A glass fishbowl tips from its precarious position on a 27th floor apartment balcony.
It takes four seconds for Ian, the goldfish, to slip from the bowl and free fall to the pavement below. On his way down, he passes apartment windows, getting a quick but unique glimpse into the lives of the building’s inhabitants.
Fishbowl by Calgary author Bradley Somer is quirky and fantastic, with a terribly unreliable narrator — Ian the fish himself. In the few seconds it takes Ian to sail from his empty bowl save for a few pink plastic pebbles, a fog of algae on the glass, and his roommate Troy, the snail, he almost immediately forgets his watery prison. He will soon after forget the ludicrous pink castle. Troy won’t simply fade from Ian’s memory; it will be as if he never existed at all.
“Ian can neither comprehend place and time nor comprehend the order that each imposes on each other. Ian’s world is a pastiche of events with no sequence, no past, no future.”
Although viewed through the eye of a fish, this apartment is the perfect random grouping of people living out their separate but connected lives. Just as with any apartment dwellers, it takes something extraordinary to make them come together. No wonder there are so many good stories that start in apartment buildings.
Who can forget Alfred Hitchcock’s Rear Window (based on the 1942 short story It Had to Be Murder) in which a convalescent witnesses murder in an adjacent apartment window. More recently the French novel The Elegance of the Hedgehog catalogued the life of a lonely concierge, and the eclectic collection of characters in her building.
While many stories are set in apartment blocks, and many more have animals as narrators, there is still something unique about a tale told by a goldfish. Don’t be put off by the first few pages of Fishbowl. Somer’s writing occasionally tends to the grandiose, and is sprinkled with adjectives. It begins: “There’s a box that contains life and everything else. This is not a figurative box of lore.
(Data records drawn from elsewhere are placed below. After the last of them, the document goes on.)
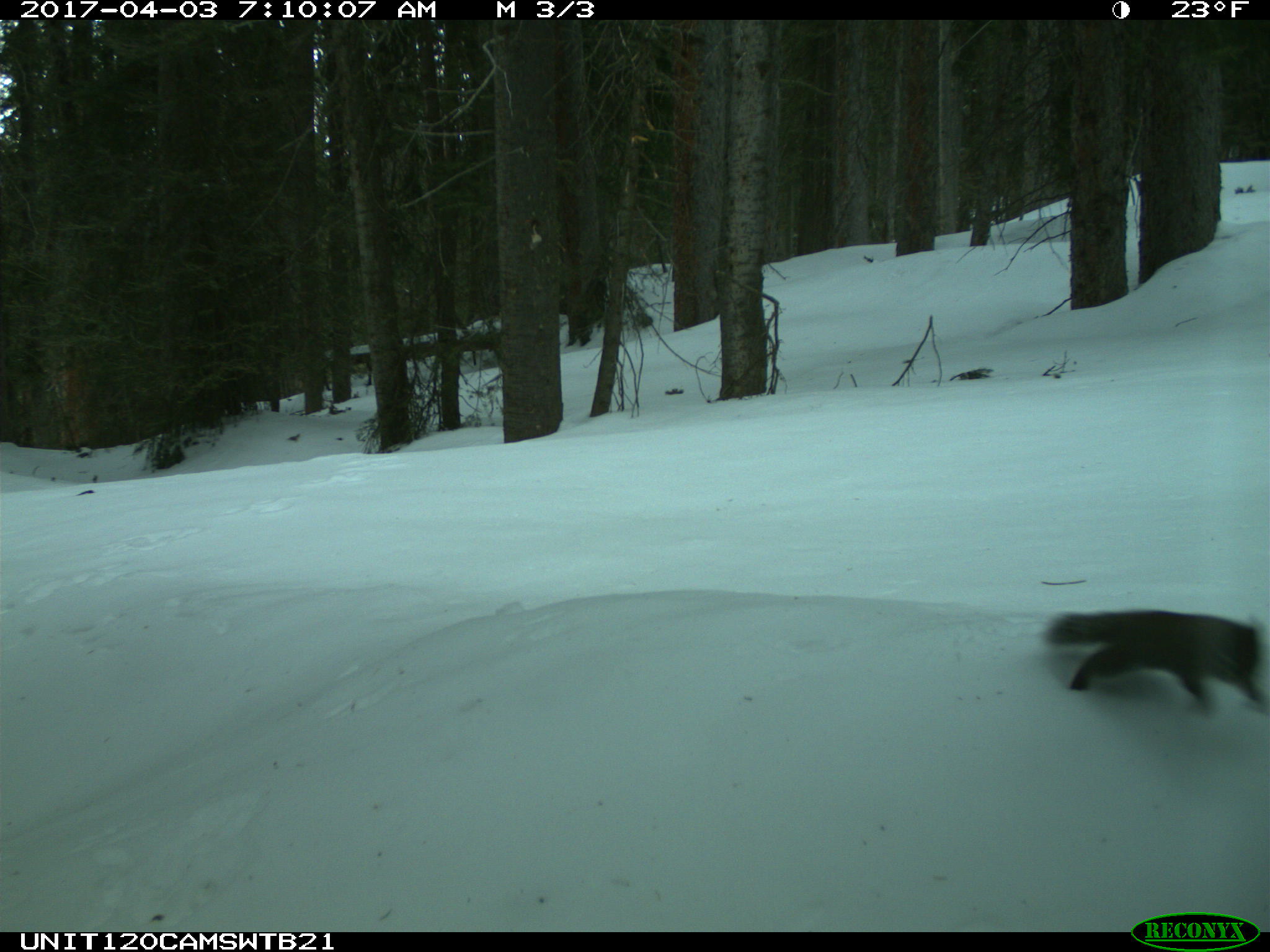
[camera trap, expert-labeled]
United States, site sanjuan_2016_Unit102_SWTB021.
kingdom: Animalia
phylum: Chordata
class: Mammalia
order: Rodentia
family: Sciuridae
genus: Tamiasciurus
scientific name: Tamiasciurus hudsonicus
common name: american red squirrel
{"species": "Tamiasciurus hudsonicus (american red squirrel)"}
It’s not a box of paper sheets that have been captured, bound, and filled with the inklings of faith, chronicling the foibles and contradictions of the human species…”
Thankfully, whenever Somer slips into these passages, he quickly reverts back to a cleaner style – one that is more intent on moving the story forward – or in this case – downwards.
Ian is a fish who has longed for adventure, and seizes his moment when it comes. The many lives he witnesses as he freefalls intersect in the most unusual ways. You may not love the way it ends for each of them. But for a quick journey – albeit longer than Ian’s last adventure – Fishbowl is a trip worth taking. Thanks to the reader who suggested this book.